TD-SV techniques described herein can be utilized to authenticate
an utterance as being from a particular user (instead of from
another registered user or a guest user). Optionally, TI-SV
techniques, speaker verification, facial verification, and/or other
verification technique(s) (e.g., PIN entry) can additionally or
alternatively be utilized in authenticating a particular user.
[0027] Additional and/or alternative assistant devices may be
provided and, in some of those implementations, speaker features
for particular TD-SVs for a user can be shared amongst assistant
devices for which the user is a registered user. In various
implementations, the assistant device 110 may optionally operate
one or more other applications that are in addition to automated
assistant client 104, such as a message exchange client (e.g., SMS,
MMS, online chat), a browser, and so forth. In some of those
various implementations, one or more of the other applications can
optionally interface (e.g., via an application programming
interface) with the automated assistant 100, or include their own
instance of an automated assistant application (that may also
interface with the cloud-based automated assistant component(s)
140).
[0028] Automated assistant 100 engages in human-to-computer dialog
sessions with a user via user interface input and output devices of
the client device 110. To preserve user privacy and/or to conserve
resources, in many situations a user must often explicitly invoke
the automated assistant 100 before the automated assistant will
fully process a spoken utterance. The explicit invocation of the
automated assistant 100 can occur in response to certain user
interface input received at the assistant device 110. For example,
user interface inputs that can invoke the automated assistant 100
via the assistant device 110 can optionally include actuations of a
hardware and/or virtual button of the assistant device 110.

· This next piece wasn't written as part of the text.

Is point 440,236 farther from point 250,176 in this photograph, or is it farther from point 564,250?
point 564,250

Moreover, the automated assistant client can include one or more
local engines, such as an invocation engine that is operable to
detect the presence of one or more spoken general invocation
wakewords. The invocation engine can invoke the automated assistant
100 in response to detection of one of the spoken invocation
wakewords. For example, the invocation engine can invoke the
automated assistant 100 in response to detecting a spoken
invocation wakeword such as "Hey Assistant," "OK Assistant", and/or
"Assistant". The invocation engine can continuously process (e.g.,
if not in an "inactive" mode) a stream of audio data frames that
are based on output from one or more microphones of the assistant
device 110, to monitor for an occurrence of a spoken invocation
phrase. While monitoring for the occurrence of the spoken
invocation phrase, the invocation engine discards (e.g., after
temporary storage in a buffer) any audio data frames that do not
include the spoken invocation phrase. However, when the invocation
engine detects an occurrence of a spoken invocation phrase in
processed audio data frames, the invocation engine can invoke the
automated assistant 100. As used herein, "invoking" the automated
assistant 100 can include causing one or more previously inactive
functions of the automated assistant 100 to be activated. For
example, invoking the automated assistant 100 can include causing
one or more local engines and/or cloud-based automated assistant
components 140 to further process audio data frames based on which
the invocation phrase was detected, and/or one or more following
audio data frames (whereas prior to invoking no further processing
of audio data frames was occurring). For instance, local and/or
cloud-based components can process captured audio data using an ASR
model in response to invocation of the automated assistant 100.
[0029] The automated assistant client 120 in FIG. 1 is illustrated
as including an automatic speech recognition (ASR) engine 122, a
natural language understanding (NLU) engine 124, a text-to-speech
(TTS) engine 126, a fulfillment engine 128, and an authentication
engine 130. In some implementations, one or more of the illustrated
engines can be omitted (e.g., instead implemented only by
cloud-based automated assistant component(s) 140) and/or additional
engines can be provided (e.g., an invocation engine described
above).
[0030] The ASR engine 122 can process audio data that captures a
spoken utterance to generate a recognition of the spoken utterance.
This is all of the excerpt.